## SOURCE TEXT:
========

Altyn Asyr "Altyn asyr" bank karty
- Industry: Bank card
- Founded: 2001; 25 years ago
- Headquarters: Ashgabat, Turkmenistan
- Area served: Turkmenistan
- Products: Debit cards, credit cards, payment systems
- Services: card processing
- Parent: Central Bank of Turkmenistan

= Altyn Asyr (payment system) =

Turkmen card scheme

Altyn Asyr (lit. 'Golden age') is a Turkmenistani domestic card scheme founded in 2001 by the Central Bank of Turkmenistan. The Altyn Asyr system is an integral part of Turkmenistan's payment infrastructure. Altyn Asyr offers financial services, including credit card, debit card, and prepaid card issuing and network processing.

The card allows for cashless payments for communication services, utility and electricity bills, as well as credit and deposit transactions and electronic money transfers between holders of plastic cards from other payment systems. The processing center for the Altyn Asyr payment system, which integrates all financial institutions in Turkmenistan, is located within JSCB Halkbank.

== History ==

An example of the front of a typical debit card:

An example of the reverse side of a typical debit card:

The implementation of the Altyn Asyr payment system was initiated in 2001 by the Central Bank of Turkmenistan. The objective was to integrate the existing local card systems, Turkmenkart and Millikart, operated by Turkmen banks, and to assist other banks in joining a unified payment system. By the end of 2001, all three systems became fully compatible. Enterprises and organizations of all forms of ownership engaged in the sale of goods and services for cash were permitted to enter into agreements with Turkmen acquiring banks to accept and service payment cards for cashless transactions.

========

[Outline records]
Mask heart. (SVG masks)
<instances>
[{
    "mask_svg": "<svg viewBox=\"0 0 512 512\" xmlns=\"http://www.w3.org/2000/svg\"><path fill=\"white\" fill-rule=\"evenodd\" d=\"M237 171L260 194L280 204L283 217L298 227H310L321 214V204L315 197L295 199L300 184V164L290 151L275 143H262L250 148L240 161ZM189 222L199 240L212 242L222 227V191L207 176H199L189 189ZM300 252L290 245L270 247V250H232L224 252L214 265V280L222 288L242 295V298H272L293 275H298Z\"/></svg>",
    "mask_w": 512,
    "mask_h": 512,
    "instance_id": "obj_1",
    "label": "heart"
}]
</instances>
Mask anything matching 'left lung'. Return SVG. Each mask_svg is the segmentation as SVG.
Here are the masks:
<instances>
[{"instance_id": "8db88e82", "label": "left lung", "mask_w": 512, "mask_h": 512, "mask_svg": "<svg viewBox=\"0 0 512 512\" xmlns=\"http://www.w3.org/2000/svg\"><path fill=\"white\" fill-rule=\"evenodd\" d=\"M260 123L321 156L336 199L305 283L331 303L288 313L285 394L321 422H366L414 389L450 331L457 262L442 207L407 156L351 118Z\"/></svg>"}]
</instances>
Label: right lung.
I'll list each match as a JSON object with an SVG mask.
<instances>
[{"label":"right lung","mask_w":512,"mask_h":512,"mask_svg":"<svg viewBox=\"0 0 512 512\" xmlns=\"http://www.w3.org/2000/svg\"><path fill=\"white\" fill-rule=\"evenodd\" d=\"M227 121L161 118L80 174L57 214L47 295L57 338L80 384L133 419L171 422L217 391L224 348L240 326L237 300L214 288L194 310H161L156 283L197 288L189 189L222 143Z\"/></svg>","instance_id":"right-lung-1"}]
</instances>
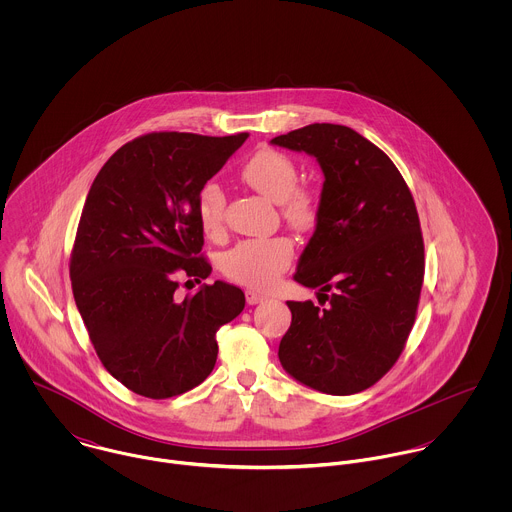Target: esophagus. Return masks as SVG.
Instances as JSON below:
<instances>
[{
  "mask_svg": "<svg viewBox=\"0 0 512 512\" xmlns=\"http://www.w3.org/2000/svg\"><path fill=\"white\" fill-rule=\"evenodd\" d=\"M246 301H248V305H256V303H262V301H266V295L248 290V292H246Z\"/></svg>",
  "mask_w": 512,
  "mask_h": 512,
  "instance_id": "obj_1",
  "label": "esophagus"
}]
</instances>
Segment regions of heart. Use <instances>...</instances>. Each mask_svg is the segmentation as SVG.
I'll list each match as a JSON object with an SVG mask.
<instances>
[{
    "label": "heart",
    "mask_w": 512,
    "mask_h": 512,
    "mask_svg": "<svg viewBox=\"0 0 512 512\" xmlns=\"http://www.w3.org/2000/svg\"><path fill=\"white\" fill-rule=\"evenodd\" d=\"M242 181L272 203H280L284 219L297 230L313 226L317 203L307 189L295 187L299 173L292 159L276 149L256 151L240 171ZM224 191L207 183L199 193L197 215L209 236H219L224 222ZM293 244L286 236L250 238L238 242L222 256V272L228 280L250 290H268L292 264Z\"/></svg>",
    "instance_id": "heart-1"
}]
</instances>
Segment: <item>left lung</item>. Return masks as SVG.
<instances>
[{
	"label": "left lung",
	"mask_w": 512,
	"mask_h": 512,
	"mask_svg": "<svg viewBox=\"0 0 512 512\" xmlns=\"http://www.w3.org/2000/svg\"><path fill=\"white\" fill-rule=\"evenodd\" d=\"M313 155L323 171L315 232L293 280L321 305L288 301L280 363L301 384L347 396L378 382L412 331L424 282V240L412 193L390 157L339 124L272 140Z\"/></svg>",
	"instance_id": "left-lung-1"
}]
</instances>
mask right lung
<instances>
[{"label":"right lung","instance_id":"add662e5","mask_svg":"<svg viewBox=\"0 0 512 512\" xmlns=\"http://www.w3.org/2000/svg\"><path fill=\"white\" fill-rule=\"evenodd\" d=\"M248 134L155 132L120 147L98 171L71 254L76 307L104 368L161 400L199 386L217 363V331L244 309L226 282L183 301L179 278L207 280L199 193Z\"/></svg>","mask_w":512,"mask_h":512}]
</instances>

========

## WORK INSTRUCTIONS:
Carry on the text about the Altyn Asyr payment system from the point at which it ends. The records play no part in the task.

## EXPECTED OUTPUT:
Initially, the primary holders of cards from the national payment system Altyn Asyr were employees of state-funded institutions. Over time, students, pensioners, and recipients of various government benefits also joined the system.

In 2009, the transition from a magnetic stripe card to a smart card took place.

In June 2015, Turkmenistan launched a unified cashless payment system, integrating existing payment platforms to enhance convenience and speed for financial transactions. The system allows holders of all types of plastic cards to use any ATM or payment terminal nationwide, regardless of their bank affiliation. Previously, the country operated separate systems: the local Altyn Asyr system and The State Bank for Foreign Economic Affairs of Turkmenistan system, which supported Millikart and international VISA cards. Transactions were limited to authorized banks, causing inconvenience for users. The unified system also introduced a 24/7 call center to provide technical and informational support to customers.

In 2017, all banks in Turkmenistan launched an Internet banking service for the national payment system Altyn Asyr.

In 2022, Turkmenistan introduced fare payment with Altyn Asyr bank cards on urban public transport. To pay for their ride, passengers simply need to tap their bank cards on validators installed on the handrails near the entrance doors. To pay for their ride, passengers can use bank cards with an embedded microprocessor (chip) and a contactless interface by simply tapping them on validators installed on the handrails near the entrance doors.

In 2023, Turkmenistan launched a banking service for contactless payments using NFC and QR codes.

As of November 1, 2024, the number of bank-issued plastic cards in circulation exceeded 5,940,049. There are 2,138 ATMs installed across the country.

With the growing number of bank cards among the population, the widespread use of payment terminals has also continued to increase. While initially, card payment options were mostly available in chain supermarkets and a few large stores, by 2024, the number of bank card payment terminals (POS terminals) across the country had reached 40,335. The major banks offer cashback services for cardholders.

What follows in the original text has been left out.